I waited a full twenty minutes after the two women left the pool. This should have given them ample time to shower and vamoose from the premises.  I would then have privacy in that horribly open shower. But they are still lingering and talking about some dive that sells the best beer-battered cod this Lenten season. Who wants to shower with naked Catholics? Not me.

I creep to the far end of the locker room but then, "Dawn!" Yes, I was forced to introduce myself one day. "You are an incredible swimmer! Just how old are you?"  Christ, am I now in this category? People ask my ninety-ish father this all the time. They are astounded that he has lived this long and is still functioning. In early youth and in great age we have the ability to astound people if we can still perform mundane tasks. Two-year-olds are praised if they can skip or use the potty.

"I'll be 62 this month," I sigh, attempting to shield myself with a very small bath towel. Curses, why didn't I pack the beach towel?
"Awesome! You don't look THAT old." What I hear: 62 is really old. And I would like to add that I never use the word "awesome" to describe anything, except maybe God.

"Oh," gushes the thirtysomething girl in pink leopard panties. "You are my idol! I want to be swimming just like you when I'm that old." How do I exit this conversation with some semblance of dignity? How do I keep from punching her in the stomach?

It's funny. Leopard pantie girl and I actually have the same name. First, middle and last. I always knew there was another woman in this two-bit town with my moniker. I spied her once in the police column of the local newspaper. I waited all night for family and friends to call asking about the published offense but no one did. I guess they totally believed I did indeed steal those Marlboros and beef jerky from the local Oky Doky mart.

And then there was the time I picked up a prescription at the local medicine place. I was tired, just off work, needing to be home on my couch with my friend, Mr. Kessler. I silently paid for the large bagged box knowing  I had only ordered a small tube of anti-itch skin cream. When it was all unbagged I found a diaphragm for chrissake and friends, that ship left the dock a long time ago. The doorbell rings and the pharmacist is red-faced and stammering on my welcome mat, anti-itch skin tube in hand, probably worrying about a federal lawsuit. Just hand it over, buddy, I have better things to do than shiver in my doorway. 

Sunday, April 6, 2014

the losing side

I am at yet another sixth grade basketball game and as usual my grandson is on the losing side. This has been a recurring theme in my life and I don't know why.

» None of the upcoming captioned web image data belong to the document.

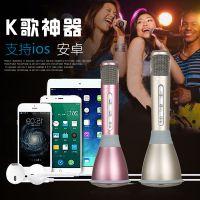 K068麦克风手机K歌宝掌上KTV 唱吧麦克风蓝牙无线话筒 星神代理金宏雅厂家工厂批发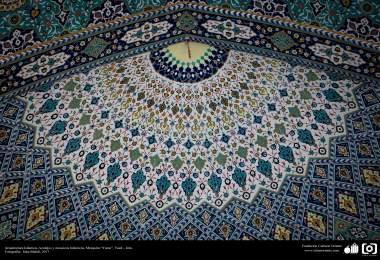 """Arquitectura Islámica, Azulejos y mosaicos Islámicos, Mezquita """"Yame"""", Yazd – Irán. Fotografía-  Sara Mahdi, 2017"""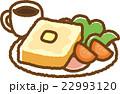 トースト 食パン コーヒーのイラスト 22993120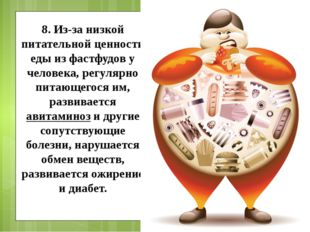8. Из-за низкой питательной ценности еды из фастфудов у человека, регулярно п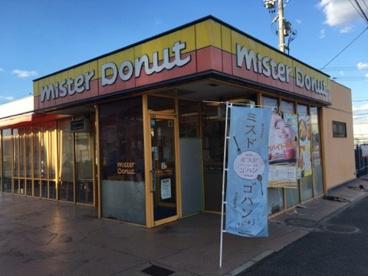 ミスタードーナツ 瀬戸ルート363店の画像1
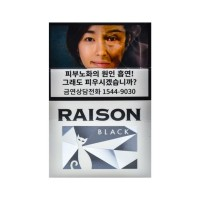 Rokok Raison Black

Why are our boys always on the losing side, I asked my daughter one spring evening as I watched the opponent whip around the bases followed by two more of his teammates. It's not that my prodigy jinx the game process or are weak and incapable athletes. They just end up on the wrong team. Every single time.

I don't take losing well. I avoided all competitive sports in my academic years. I was short and stubby like a cigar butt and was always the second to the last kid to get picked for a team. And the last kid was Betty Rae who had polio and wore this awfully thick brace on her skinny leg and she couldn't bend that leg at the knee. Watching her run was a terrible process, the braced leg swinging outward in an arc like an out-of-control helicopter blade.  I preferred to sit under our cottonwood tree and read. Go play with your friends, my mother would say. Why?

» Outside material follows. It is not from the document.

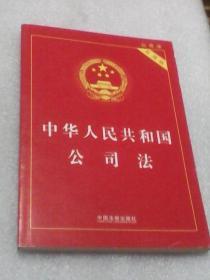 中华人民共和国公司法:实用版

I started thinking it was my presence that was poisoning the boys' efforts. I started experimenting. I would go to the bathroom, buy some popcorn, go watch the miniature golfers whenever a grandson went to bat. If I wasn't there watching him, it would be all right. There was something in my cosmic make-up that caused him to miss the ball, drop the ball, run the wrong way, whatever. Sometimes I would just miss the entire game, take my negative force out of the arena but to no avail. They would almost always lose and I would be left with a double heaviness on my heart, my boy's and my own grief.

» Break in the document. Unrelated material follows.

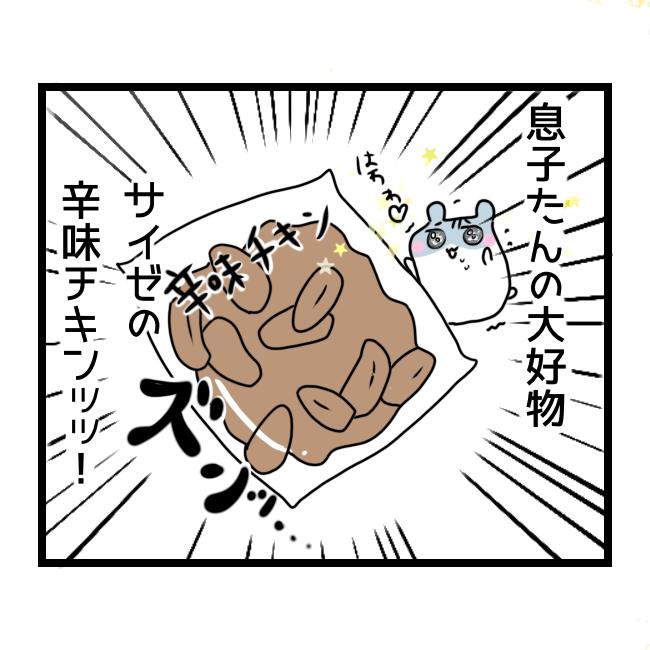f:id:tansio-karubi:20210420160106p:plain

Did I mention there are a disproportionate number of tall kids on the successful team? There always is. Losing builds character, says one of the winning kids' parents, that annoying little half smile lingering on her lips.  Fuck you, I think, losing breeds self-contempt and hopelessness and I secretly long for her tall kid's neon yellow shoe lace to unravel and cause him to fall backwards on the hard floor shattering his skull and all her hopes. I'm still picturing the pinkish-colored brain material seeping onto the floor when, "Dawn, ready to go?" That's the husband.

I don't ask for much, just a little fairness in the midst of all this eleven-year-old angst.